Que o trauma se tornou um commoditie ao cinema de horror comercial nos últimos cinco ou dez anos é bastante evidente. Filmes do gênero nos mais variados tipos e estilos buscam nas dores do passado dos personagens os caminhos para alguma legitimação de enredo que os aproxime de uma suposta empatia, de modo a fazer a trama andar na base da identificação imediata com parte do público.

No fetiche nostálgico de um "Halloween" à catarse de "Midsommar", ambos em 2018, ou na atualização de imaginários de "O Homem Invisível" em 2020, ou então nas monstruosidades de "Sorria" e "Fale Comigo" em 2022, em todos há uma espécie de "privatização do trauma", pela qual superar os próprios fantasmas soa mais urgente do que encarar a figura ameaçadora no simples fato de ela ser a disrupção característica das histórias sinistras.

Uma jovem com expressão atenta segura uma vela acesa, iluminando seu rosto em um ambiente escuro.
Cena de 'Os Observadores' - Divulgação

Nesse sentido, "Os Observadores", estreia de Ishana Night Shyamalan na direção de cinema, equilibra tratar os traumas da protagonista, que permanecem ocultos por boa parte da narrativa, e lidar com as ameaças misteriosas que atentam contra o grupo isolado numa casa no meio de uma floresta na Irlanda.
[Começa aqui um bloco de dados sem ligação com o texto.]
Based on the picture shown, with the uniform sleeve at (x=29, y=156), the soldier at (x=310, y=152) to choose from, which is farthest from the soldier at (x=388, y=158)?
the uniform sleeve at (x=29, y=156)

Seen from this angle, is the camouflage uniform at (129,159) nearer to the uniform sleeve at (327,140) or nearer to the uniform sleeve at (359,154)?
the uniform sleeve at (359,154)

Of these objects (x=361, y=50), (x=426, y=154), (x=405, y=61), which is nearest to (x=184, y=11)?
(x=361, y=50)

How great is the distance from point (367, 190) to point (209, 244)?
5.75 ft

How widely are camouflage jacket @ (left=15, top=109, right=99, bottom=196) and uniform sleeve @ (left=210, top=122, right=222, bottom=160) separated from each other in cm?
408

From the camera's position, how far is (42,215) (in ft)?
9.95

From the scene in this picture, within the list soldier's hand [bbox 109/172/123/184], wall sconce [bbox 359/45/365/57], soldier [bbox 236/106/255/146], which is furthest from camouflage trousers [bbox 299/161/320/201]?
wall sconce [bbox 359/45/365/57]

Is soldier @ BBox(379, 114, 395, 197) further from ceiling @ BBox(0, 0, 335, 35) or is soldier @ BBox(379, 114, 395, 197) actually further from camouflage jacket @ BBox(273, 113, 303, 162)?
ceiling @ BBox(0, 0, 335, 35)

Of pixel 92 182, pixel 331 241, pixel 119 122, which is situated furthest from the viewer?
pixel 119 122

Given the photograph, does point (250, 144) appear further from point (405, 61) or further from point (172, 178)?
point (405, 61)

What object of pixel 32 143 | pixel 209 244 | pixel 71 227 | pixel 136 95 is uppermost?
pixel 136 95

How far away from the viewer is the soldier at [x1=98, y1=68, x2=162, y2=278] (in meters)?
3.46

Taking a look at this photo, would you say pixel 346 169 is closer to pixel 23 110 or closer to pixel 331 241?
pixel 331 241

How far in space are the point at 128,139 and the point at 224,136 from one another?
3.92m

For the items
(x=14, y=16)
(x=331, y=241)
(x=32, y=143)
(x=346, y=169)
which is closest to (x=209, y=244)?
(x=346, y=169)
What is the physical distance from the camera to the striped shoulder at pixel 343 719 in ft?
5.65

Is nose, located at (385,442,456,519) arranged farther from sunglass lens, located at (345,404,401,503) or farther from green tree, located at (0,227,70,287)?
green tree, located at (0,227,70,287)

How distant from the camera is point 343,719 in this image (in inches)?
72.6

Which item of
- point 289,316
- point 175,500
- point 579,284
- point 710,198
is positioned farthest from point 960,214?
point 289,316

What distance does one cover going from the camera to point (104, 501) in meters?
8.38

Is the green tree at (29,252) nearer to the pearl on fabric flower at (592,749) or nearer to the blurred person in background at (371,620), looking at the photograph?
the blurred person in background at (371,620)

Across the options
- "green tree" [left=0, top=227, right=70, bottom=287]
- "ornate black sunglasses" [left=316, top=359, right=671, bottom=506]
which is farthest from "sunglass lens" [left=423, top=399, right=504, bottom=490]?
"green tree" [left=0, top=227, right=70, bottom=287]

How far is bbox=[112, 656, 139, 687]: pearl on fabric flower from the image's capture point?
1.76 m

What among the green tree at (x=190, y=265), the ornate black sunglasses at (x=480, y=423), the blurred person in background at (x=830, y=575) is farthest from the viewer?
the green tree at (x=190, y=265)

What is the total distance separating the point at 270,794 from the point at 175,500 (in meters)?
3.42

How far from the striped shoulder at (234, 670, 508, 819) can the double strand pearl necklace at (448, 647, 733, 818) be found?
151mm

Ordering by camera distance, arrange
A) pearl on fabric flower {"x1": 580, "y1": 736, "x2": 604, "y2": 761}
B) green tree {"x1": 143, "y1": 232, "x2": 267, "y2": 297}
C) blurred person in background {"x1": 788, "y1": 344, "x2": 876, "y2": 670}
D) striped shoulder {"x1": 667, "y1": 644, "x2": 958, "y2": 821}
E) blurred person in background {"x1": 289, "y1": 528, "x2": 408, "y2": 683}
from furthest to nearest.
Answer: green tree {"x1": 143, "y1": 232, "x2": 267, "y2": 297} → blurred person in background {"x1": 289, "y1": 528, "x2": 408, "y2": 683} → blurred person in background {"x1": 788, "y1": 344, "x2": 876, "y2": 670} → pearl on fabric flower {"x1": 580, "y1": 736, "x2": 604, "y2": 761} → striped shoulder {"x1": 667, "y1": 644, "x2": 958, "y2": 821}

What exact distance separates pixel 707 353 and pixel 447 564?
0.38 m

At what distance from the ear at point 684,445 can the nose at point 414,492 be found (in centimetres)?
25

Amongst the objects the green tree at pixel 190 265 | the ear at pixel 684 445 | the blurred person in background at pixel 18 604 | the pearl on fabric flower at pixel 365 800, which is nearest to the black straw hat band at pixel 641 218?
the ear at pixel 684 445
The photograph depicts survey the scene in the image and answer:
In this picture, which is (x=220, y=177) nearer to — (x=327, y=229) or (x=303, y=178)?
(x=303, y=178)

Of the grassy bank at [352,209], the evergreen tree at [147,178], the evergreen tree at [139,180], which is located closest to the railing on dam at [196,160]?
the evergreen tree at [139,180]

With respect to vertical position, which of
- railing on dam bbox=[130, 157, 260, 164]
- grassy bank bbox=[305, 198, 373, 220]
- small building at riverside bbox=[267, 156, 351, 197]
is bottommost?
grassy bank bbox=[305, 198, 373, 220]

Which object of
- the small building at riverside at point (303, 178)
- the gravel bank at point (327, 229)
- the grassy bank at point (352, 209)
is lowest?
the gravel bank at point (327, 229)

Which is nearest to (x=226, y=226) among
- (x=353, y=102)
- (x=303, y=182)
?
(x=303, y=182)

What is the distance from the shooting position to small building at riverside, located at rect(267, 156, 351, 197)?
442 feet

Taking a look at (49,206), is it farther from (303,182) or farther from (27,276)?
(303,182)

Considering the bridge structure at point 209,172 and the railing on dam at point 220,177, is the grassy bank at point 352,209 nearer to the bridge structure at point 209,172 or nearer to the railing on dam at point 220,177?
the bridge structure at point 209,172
Em certa medida, a diretora e roteirista demonstra consciência de que o trauma, hoje, vende muito bem no gênero, mas ela não parece totalmente satisfeita com isso. Sua ambição é maior. Por mais que o filme desemboque numa resolução de afetos pessoais, tensionados a todo instante, é na perspectiva coletiva que Mina, vivida por Dakota Fanning, toma as decisões a movimentar os mecanismos do roteiro.

Isso faz uma grande diferença na apreensão de "Os Observadores" em relação a títulos similares recentes que buscam nos sofrimentos íntimos uma maneira por vezes simplória de provocar aflição. Mina tem seu trauma, mas o efeito no comportamento é o contrário da apatia e comiseração. Ela é constantemente desafiada a obedecer, o que tem por consequência justamente a desobediência da qual a mácula do passado não a paralisa. Os estranhos fenômenos enfrentados por ela são, antes de tudo, manifestações indefinidas colocadas ao acaso no caminho, e não alegorias de seu interior machucado. A ideia de duplicidade que a certa altura se torna importante em "Os Observadores" reforça o sentido de que Mina, ao seu modo, é única e singular.
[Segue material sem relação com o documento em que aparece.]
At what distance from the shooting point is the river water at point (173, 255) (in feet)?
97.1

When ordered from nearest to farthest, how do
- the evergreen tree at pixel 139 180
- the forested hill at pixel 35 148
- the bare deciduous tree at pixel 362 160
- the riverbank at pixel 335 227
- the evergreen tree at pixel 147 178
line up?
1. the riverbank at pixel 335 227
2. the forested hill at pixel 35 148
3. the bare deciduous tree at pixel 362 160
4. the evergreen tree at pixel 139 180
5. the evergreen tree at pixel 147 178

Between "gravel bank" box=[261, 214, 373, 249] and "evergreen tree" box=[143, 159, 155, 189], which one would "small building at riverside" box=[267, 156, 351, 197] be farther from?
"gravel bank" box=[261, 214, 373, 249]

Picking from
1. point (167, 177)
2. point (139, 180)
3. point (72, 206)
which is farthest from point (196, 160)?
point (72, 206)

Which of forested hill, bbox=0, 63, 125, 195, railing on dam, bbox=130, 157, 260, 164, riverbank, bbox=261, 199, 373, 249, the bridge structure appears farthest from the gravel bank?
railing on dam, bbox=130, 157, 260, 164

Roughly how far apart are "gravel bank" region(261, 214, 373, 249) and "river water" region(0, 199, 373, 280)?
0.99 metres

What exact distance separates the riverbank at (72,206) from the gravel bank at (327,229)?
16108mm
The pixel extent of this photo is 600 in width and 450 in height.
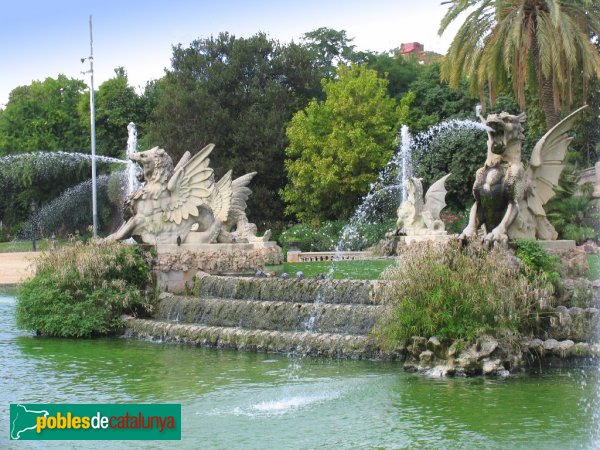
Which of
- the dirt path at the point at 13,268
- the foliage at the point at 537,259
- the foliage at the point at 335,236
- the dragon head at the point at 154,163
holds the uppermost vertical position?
the dragon head at the point at 154,163

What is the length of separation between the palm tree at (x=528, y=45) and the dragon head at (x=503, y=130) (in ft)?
34.7

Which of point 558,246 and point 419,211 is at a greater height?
point 419,211

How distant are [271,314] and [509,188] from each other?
4.71 metres

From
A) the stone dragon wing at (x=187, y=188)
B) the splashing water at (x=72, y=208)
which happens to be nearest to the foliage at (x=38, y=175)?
the splashing water at (x=72, y=208)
Ishana é filha de M. Night Shyamalan, cineasta indiano naturalizado nos EUA que foi sucesso popular em 1999 com "O Sexto Sentido". Desde então, sua obra divide opiniões entre quem o veja como um grande mestre contemporâneo e quem o acha uma promessa frustrada. Pouco interessado na celeuma, Shyamalan faz alguns dos melhores filmes de terror e suspense em Hollywood e ainda se dá ao luxo de assinar a produção do primeiro trabalho em tela grande da filha. Ishana é só um pouquinho mais jovem que o rebento mais famoso do cineasta, justamente "O Sexto Sentido", o que significa que sua vida foi pautada pelos efeitos das escolhas imaginativas do pai.

Como diretora, ela conduziu alguns episódios da perturbadora série "Servant", disponível na Apple TV, e foi assistente de Shyamalan em "Tempo", de 2021, e "Batem à Porta", de 2023. Com o aparato técnico e a formação pessoal oferecidos pelo pai, Ishana faz em "Os Observadores" um filme de grande elegância visual, que emula sem pudores o estilo paterno ao mesmo tempo em que tenta encontrar caminhos próprios. Os mistérios são mais etéreos, a atmosfera se assemelha a um constante sonho e o tom de conto de fadas —por vezes literalmente— chega a ser explícito em referências diretas a "Alice no País das Maravilhas".

Muito disso vem do romance de A. M. Shine aqui adaptado, mas é Ishana quem define o tom comedido. Ela acumula os acontecimentos frenéticos da história de Shine numa estrutura dramática e visual desapressada e reflexiva. É como se Ishana retomasse a oralidade fabular de "A Dama na Água", um dos filmes mais maltratados na carreira do pai, sob a perspectiva de referenciais históricos encontrados em Alfred Hitchcock —especialmente "Um Corpo que Cai" e "Os Pássaros"— e em contemporâneos como o Jordan Peele de "Nós". Entre o passado e o presente, a diretora fica num caminho do meio. Se não exibe nada muito inédito, nem exatamente surpreendente, o filme é forte o suficiente para deixar marcas e se destacar no cenário do horror e fantasia.